Porque quem não ama a Deus não é capaz de amar sinceramente outra pessoa. O carinho do pecador é uma mentira. O afeto do homem ou da mulher que está em pecado só vai até o limite de sua própria sensibilidade. Em determinado momento, ponto final, acabou!
Quem não ama a Deus acima de todas as coisas, não imaginemos que vá amar alguém mais do que a si mesmo, porque ama a si próprio acima de todas as coisas. Pode querer outrem apenas enquanto é um instrumento de prazer, mais nada. Não é absolutamente aquele amor pelo qual fazemos o bem aos outros, ainda que não nos retribuam, e só porque amamos a Deus. Este é o amor desinteressado ao próximo, esta é a verdadeira seriedade.
Então, uma reflexão mais aprofundada nos conduz a este resultado inapreciável, uma convicção lógica e séria, que resiste a qualquer análise, a respeito de nossa impostação na vida.
Devemos saber governar as nossas simpatias e antipatias que, muitas vezes não são senão caprichos.

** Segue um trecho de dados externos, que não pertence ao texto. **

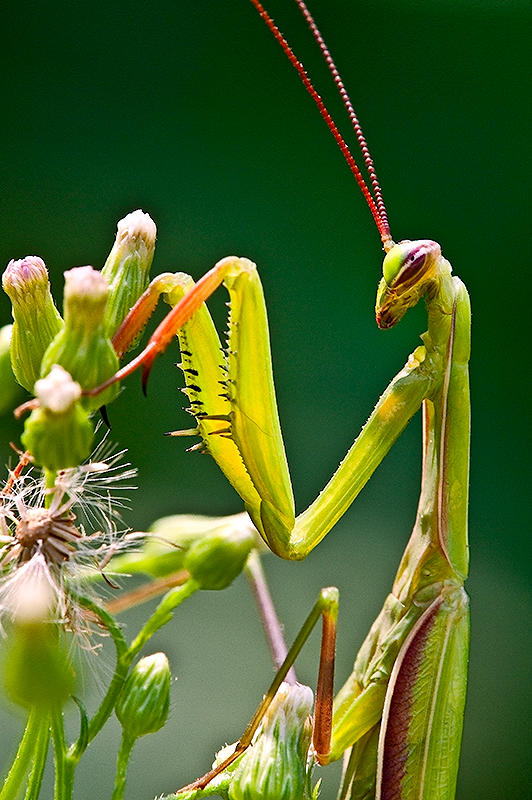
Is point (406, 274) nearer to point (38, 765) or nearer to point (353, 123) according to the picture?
point (353, 123)

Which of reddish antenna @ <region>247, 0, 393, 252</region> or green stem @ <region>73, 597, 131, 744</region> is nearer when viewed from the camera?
green stem @ <region>73, 597, 131, 744</region>

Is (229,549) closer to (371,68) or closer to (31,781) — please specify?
(31,781)

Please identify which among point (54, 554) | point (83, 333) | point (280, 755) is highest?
point (83, 333)

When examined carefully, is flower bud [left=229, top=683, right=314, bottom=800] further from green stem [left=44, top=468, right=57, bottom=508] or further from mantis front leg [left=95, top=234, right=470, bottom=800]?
green stem [left=44, top=468, right=57, bottom=508]

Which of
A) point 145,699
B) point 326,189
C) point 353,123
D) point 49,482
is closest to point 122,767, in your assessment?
point 145,699

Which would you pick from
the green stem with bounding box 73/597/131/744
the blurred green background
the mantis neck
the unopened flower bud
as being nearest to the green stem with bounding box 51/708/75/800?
the green stem with bounding box 73/597/131/744

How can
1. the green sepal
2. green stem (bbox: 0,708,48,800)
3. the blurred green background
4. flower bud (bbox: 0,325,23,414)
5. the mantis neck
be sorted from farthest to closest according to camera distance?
the blurred green background
the mantis neck
flower bud (bbox: 0,325,23,414)
green stem (bbox: 0,708,48,800)
the green sepal

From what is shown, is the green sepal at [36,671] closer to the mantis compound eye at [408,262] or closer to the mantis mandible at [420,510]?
the mantis mandible at [420,510]
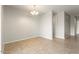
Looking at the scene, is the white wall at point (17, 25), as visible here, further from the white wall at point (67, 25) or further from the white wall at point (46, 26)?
the white wall at point (67, 25)

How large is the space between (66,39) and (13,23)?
1.43 m

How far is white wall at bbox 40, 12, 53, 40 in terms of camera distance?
1.89m

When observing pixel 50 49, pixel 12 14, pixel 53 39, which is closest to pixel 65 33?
pixel 53 39

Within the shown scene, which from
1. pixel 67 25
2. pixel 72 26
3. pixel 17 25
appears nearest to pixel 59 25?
pixel 67 25

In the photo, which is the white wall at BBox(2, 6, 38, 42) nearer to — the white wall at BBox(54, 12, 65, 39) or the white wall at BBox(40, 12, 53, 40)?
the white wall at BBox(40, 12, 53, 40)

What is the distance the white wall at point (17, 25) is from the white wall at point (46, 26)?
6.5 inches

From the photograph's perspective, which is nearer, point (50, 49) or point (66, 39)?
point (50, 49)

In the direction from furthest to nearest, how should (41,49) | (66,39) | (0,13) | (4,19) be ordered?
1. (66,39)
2. (41,49)
3. (4,19)
4. (0,13)

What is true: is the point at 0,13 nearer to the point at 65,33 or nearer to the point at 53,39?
the point at 53,39

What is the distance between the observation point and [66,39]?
1.86 m

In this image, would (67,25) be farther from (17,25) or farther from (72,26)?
(17,25)

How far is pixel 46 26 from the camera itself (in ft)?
6.41

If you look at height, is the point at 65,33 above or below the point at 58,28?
below

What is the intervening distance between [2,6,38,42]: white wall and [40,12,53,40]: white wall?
0.54ft
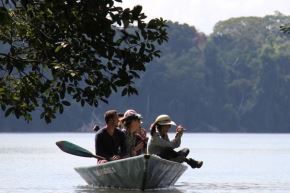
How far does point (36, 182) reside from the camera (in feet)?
74.4

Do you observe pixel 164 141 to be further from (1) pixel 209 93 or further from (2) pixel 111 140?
(1) pixel 209 93

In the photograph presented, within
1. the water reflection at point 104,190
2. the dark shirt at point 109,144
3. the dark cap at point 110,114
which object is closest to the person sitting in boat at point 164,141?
the dark shirt at point 109,144

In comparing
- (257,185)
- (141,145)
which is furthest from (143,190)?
(257,185)

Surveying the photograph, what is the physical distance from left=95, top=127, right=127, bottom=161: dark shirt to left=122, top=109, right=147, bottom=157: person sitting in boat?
14 cm

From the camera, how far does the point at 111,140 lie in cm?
1717

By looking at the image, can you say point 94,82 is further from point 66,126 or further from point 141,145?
point 66,126

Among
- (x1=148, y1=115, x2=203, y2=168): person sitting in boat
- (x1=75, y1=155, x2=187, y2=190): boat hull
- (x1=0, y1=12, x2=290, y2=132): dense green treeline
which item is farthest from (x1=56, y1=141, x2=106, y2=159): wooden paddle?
(x1=0, y1=12, x2=290, y2=132): dense green treeline

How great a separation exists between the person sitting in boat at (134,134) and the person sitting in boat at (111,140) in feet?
0.44

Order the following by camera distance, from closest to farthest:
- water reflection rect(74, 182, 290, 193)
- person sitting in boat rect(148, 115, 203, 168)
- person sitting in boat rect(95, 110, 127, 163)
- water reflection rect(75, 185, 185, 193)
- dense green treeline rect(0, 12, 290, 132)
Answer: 1. person sitting in boat rect(95, 110, 127, 163)
2. person sitting in boat rect(148, 115, 203, 168)
3. water reflection rect(75, 185, 185, 193)
4. water reflection rect(74, 182, 290, 193)
5. dense green treeline rect(0, 12, 290, 132)

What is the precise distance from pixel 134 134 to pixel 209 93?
299 ft

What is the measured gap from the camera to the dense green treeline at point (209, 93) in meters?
105

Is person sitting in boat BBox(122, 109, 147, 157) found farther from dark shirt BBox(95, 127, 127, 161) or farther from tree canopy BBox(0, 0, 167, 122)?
tree canopy BBox(0, 0, 167, 122)

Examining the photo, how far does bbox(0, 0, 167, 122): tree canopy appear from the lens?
9.42 m

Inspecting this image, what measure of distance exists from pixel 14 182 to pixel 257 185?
4807 millimetres
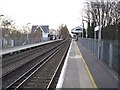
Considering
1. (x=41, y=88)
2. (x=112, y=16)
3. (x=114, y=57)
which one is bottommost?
(x=41, y=88)

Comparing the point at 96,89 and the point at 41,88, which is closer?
the point at 96,89

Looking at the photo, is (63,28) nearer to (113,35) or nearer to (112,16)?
(112,16)

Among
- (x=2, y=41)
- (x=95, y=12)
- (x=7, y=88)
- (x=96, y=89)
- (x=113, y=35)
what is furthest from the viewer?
(x=95, y=12)

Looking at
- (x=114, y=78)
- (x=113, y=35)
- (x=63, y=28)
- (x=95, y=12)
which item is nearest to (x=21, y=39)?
(x=95, y=12)

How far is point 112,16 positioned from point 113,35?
33.3 metres

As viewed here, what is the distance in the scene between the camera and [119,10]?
2119 inches

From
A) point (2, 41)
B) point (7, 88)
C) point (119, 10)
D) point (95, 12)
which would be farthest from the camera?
point (95, 12)

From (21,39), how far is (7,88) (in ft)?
152

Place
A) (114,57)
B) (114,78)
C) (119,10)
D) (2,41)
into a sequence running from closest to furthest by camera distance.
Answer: (114,78), (114,57), (2,41), (119,10)

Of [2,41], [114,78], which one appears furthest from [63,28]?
[114,78]

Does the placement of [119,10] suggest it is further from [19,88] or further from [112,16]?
[19,88]

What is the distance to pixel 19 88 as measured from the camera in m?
13.8

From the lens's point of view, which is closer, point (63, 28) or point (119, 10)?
point (119, 10)

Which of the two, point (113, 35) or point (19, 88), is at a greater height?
point (113, 35)
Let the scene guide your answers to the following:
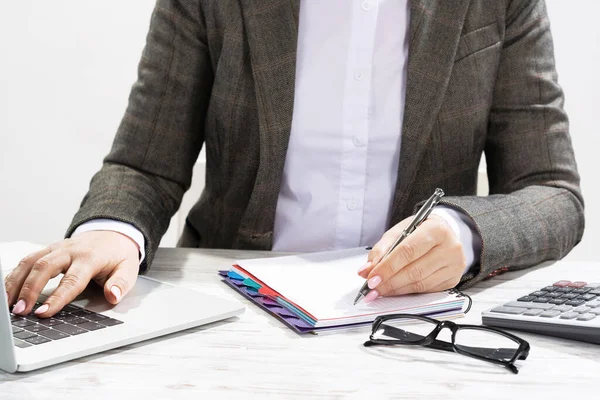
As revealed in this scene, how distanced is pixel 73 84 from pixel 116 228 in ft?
5.45

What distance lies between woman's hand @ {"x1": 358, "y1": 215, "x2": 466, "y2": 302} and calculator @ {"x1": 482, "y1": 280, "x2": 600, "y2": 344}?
93 mm

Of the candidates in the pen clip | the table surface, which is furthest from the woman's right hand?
the pen clip

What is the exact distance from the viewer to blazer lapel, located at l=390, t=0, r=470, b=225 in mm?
1309

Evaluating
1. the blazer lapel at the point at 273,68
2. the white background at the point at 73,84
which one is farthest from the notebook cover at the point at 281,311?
the white background at the point at 73,84

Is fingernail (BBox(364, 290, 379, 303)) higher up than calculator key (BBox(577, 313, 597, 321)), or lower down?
lower down

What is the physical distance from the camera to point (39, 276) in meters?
0.86

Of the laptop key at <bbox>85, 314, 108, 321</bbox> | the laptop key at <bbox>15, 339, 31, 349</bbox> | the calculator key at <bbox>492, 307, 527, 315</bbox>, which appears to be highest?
the calculator key at <bbox>492, 307, 527, 315</bbox>

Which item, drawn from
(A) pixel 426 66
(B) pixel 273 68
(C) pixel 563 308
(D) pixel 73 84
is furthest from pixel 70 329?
(D) pixel 73 84

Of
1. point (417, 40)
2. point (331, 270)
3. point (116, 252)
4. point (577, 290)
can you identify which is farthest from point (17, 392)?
point (417, 40)

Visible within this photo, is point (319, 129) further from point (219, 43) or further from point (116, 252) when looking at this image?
point (116, 252)

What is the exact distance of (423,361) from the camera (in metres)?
0.75

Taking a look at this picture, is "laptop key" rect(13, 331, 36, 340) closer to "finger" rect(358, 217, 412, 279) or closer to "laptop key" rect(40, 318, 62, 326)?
"laptop key" rect(40, 318, 62, 326)

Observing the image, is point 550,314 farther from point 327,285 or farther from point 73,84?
point 73,84

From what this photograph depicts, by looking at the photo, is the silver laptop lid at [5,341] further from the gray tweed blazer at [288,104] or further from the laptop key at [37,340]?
the gray tweed blazer at [288,104]
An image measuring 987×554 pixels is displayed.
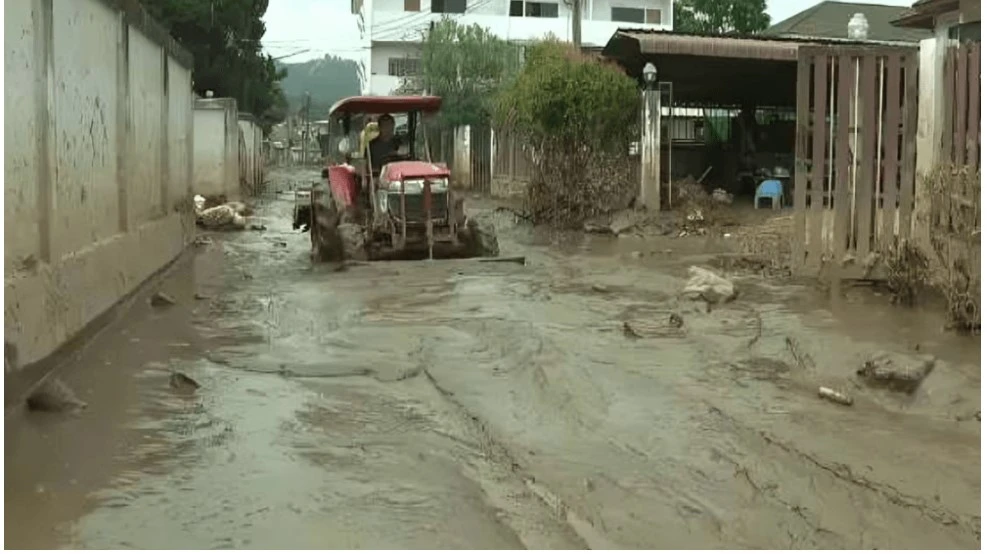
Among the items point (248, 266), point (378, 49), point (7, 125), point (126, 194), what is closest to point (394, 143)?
point (248, 266)

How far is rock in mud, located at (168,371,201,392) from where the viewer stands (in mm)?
6285

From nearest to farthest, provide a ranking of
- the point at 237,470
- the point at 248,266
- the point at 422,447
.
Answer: the point at 237,470 → the point at 422,447 → the point at 248,266

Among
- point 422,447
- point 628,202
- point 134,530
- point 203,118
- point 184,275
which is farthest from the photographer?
point 203,118

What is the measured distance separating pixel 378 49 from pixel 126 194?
4390 centimetres

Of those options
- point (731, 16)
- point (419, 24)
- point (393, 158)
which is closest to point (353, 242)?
point (393, 158)

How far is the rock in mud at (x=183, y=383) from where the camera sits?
6285mm

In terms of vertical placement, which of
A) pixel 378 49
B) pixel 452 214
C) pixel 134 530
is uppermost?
pixel 378 49

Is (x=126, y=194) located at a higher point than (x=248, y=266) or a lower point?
higher

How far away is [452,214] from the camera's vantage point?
12750 millimetres

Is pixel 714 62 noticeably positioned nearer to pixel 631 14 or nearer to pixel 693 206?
pixel 693 206

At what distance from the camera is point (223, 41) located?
4222cm

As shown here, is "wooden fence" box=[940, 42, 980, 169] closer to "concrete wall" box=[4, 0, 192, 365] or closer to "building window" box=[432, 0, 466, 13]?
"concrete wall" box=[4, 0, 192, 365]

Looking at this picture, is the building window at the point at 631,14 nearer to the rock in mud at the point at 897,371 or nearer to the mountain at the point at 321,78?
the rock in mud at the point at 897,371

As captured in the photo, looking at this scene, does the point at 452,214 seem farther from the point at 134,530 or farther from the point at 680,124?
the point at 680,124
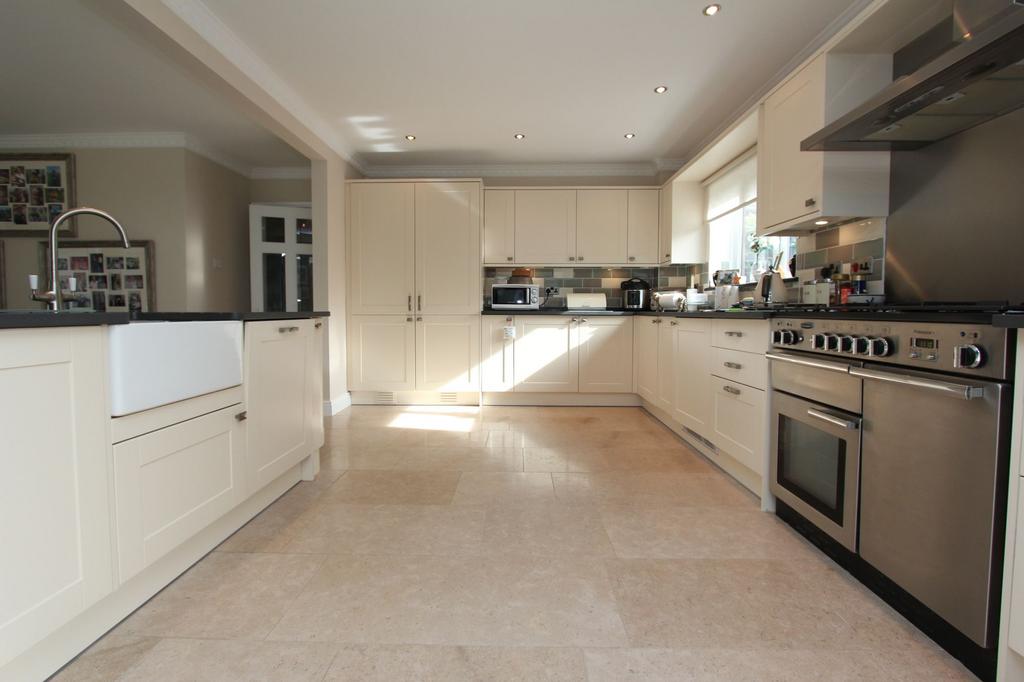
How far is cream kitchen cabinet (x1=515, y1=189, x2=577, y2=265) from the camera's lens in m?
4.73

Desconfiar, portanto, da nossa simpatia e nos perguntarmos: Aquela pessoa com quem simpatizo, ama a Deus e vive na sua graça? Se assim for, a minha simpatia tem uma razão de ser.
Tomemos cuidado também com as antipatias. Às vezes temos antipatias inteiramente gratuitas e para com pessoas que merecem nosso afeto. Analisemos as nossas antipatias de tal maneira que as julguemos adequadamente e saibamos tratar bem as pessoas para com as quais temos aversão por razões estúpidas.
É um modo de evitar muita injustiça e de levar uma vida verdadeiramente cristã, onde tudo é regulado pela Fé e pela Moral.